Problem details
Extract the text of all five records below word for word, one per line, leaving the pictures out.
== Segment start ==
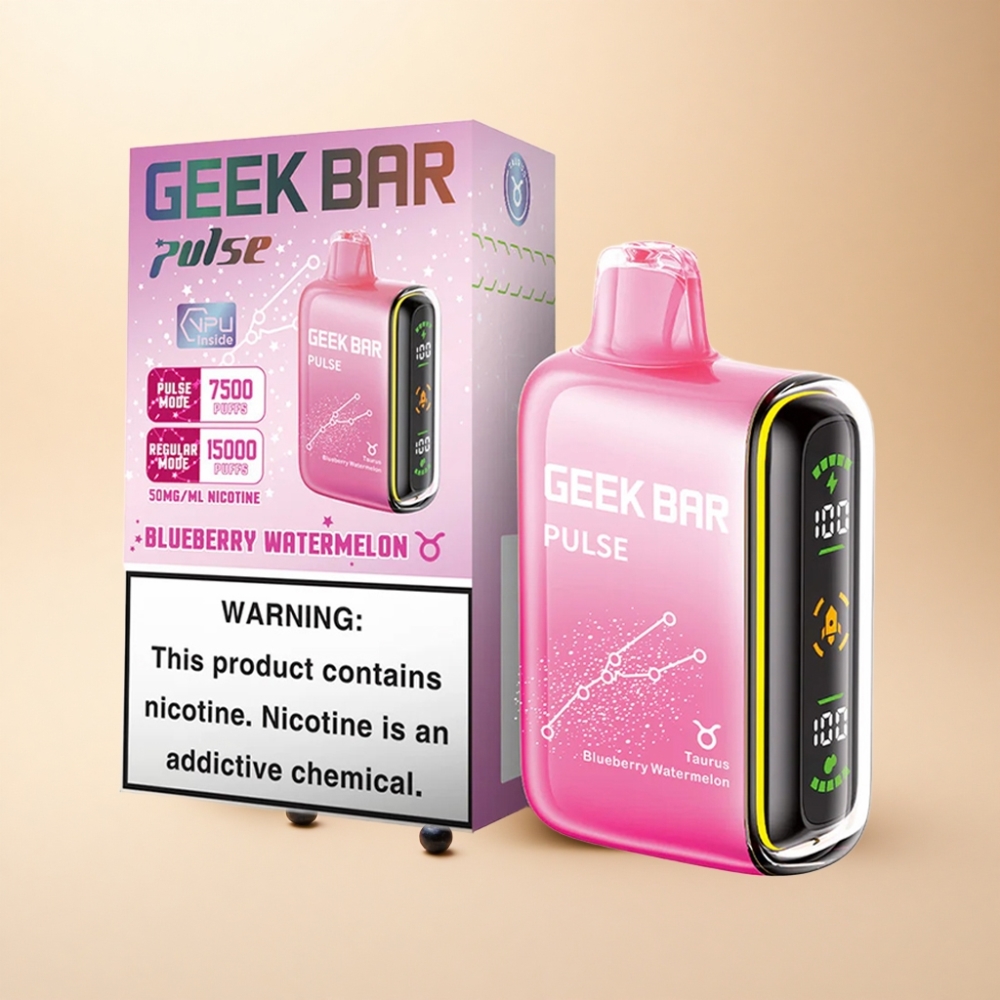 Geek Bar Pulse 15000 Puffs 16ML 5% USB-C Zodiac-utgaven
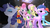 Size: 1920x1080 | Tagged: safe, artist:darkie4646, applejack, fluttershy, pinkie pie, rainbow dash, rarity, spike, twilight sparkle, dragon, pony, g4, 3d, female, gmod, male, mall, mane seven, mane six, mare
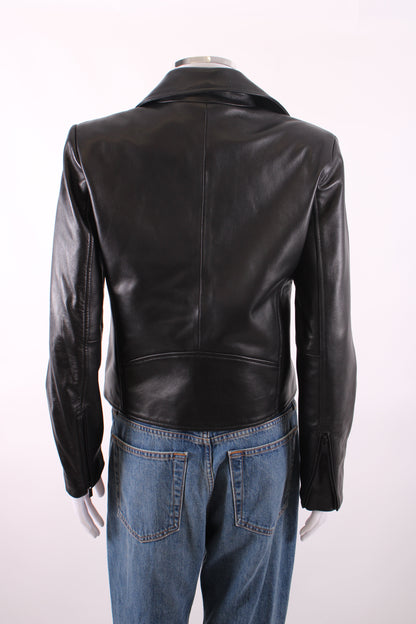 The Kooples Leather Jacket Black S | O/S, Black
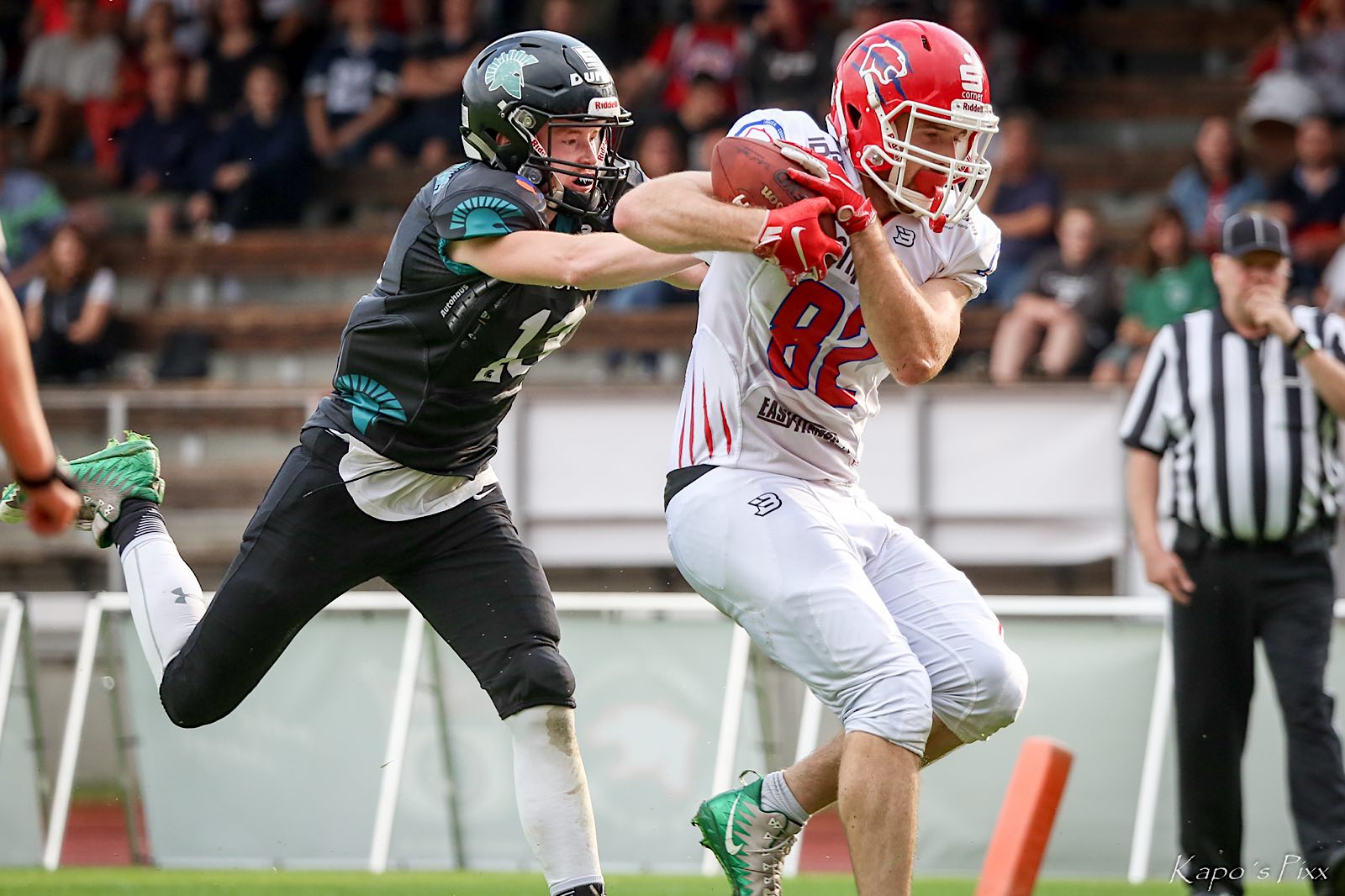 Nach seiner ersten Herrensaison in der GFL2 in 2019 wechselt der 20-jährige Nico Werner von den Hannover Spartans zu den New Yorker Lions (Foto: Katharina Hohenhoff)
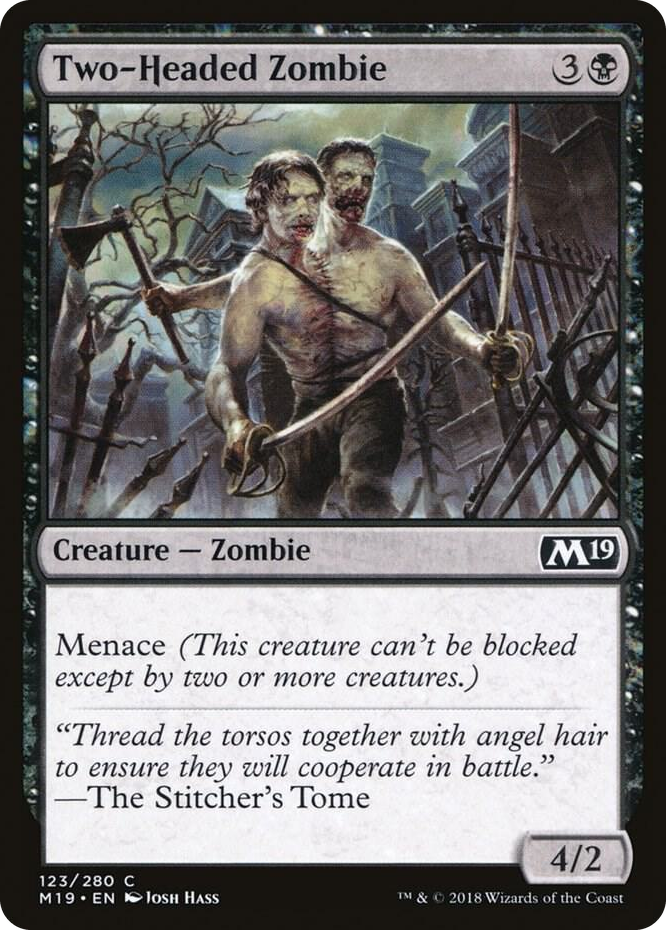 0123 Two-Headed Zombie C Core Set 2019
== Segment end ==
Completed task
 Geek Bar Pulse 15000 Puffs 16ML 5% USB-C Zodiac-utgaven
 Size: 1920x1080 | Tagged: safe, artist:darkie4646, applejack, fluttershy, pinkie pie, rainbow dash, rarity, spike, twilight sparkle, dragon, pony, g4, 3d, female, gmod, male, mall, mane seven, mane six, mare
 The Kooples Leather Jacket Black S | O/S, Black
 Nach seiner ersten Herrensaison in der GFL2 in 2019 wechselt der 20-jährige Nico Werner von den Hannover Spartans zu den New Yorker Lions (Foto: Katharina Hohenhoff)
 0123 Two-Headed Zombie C Core Set 2019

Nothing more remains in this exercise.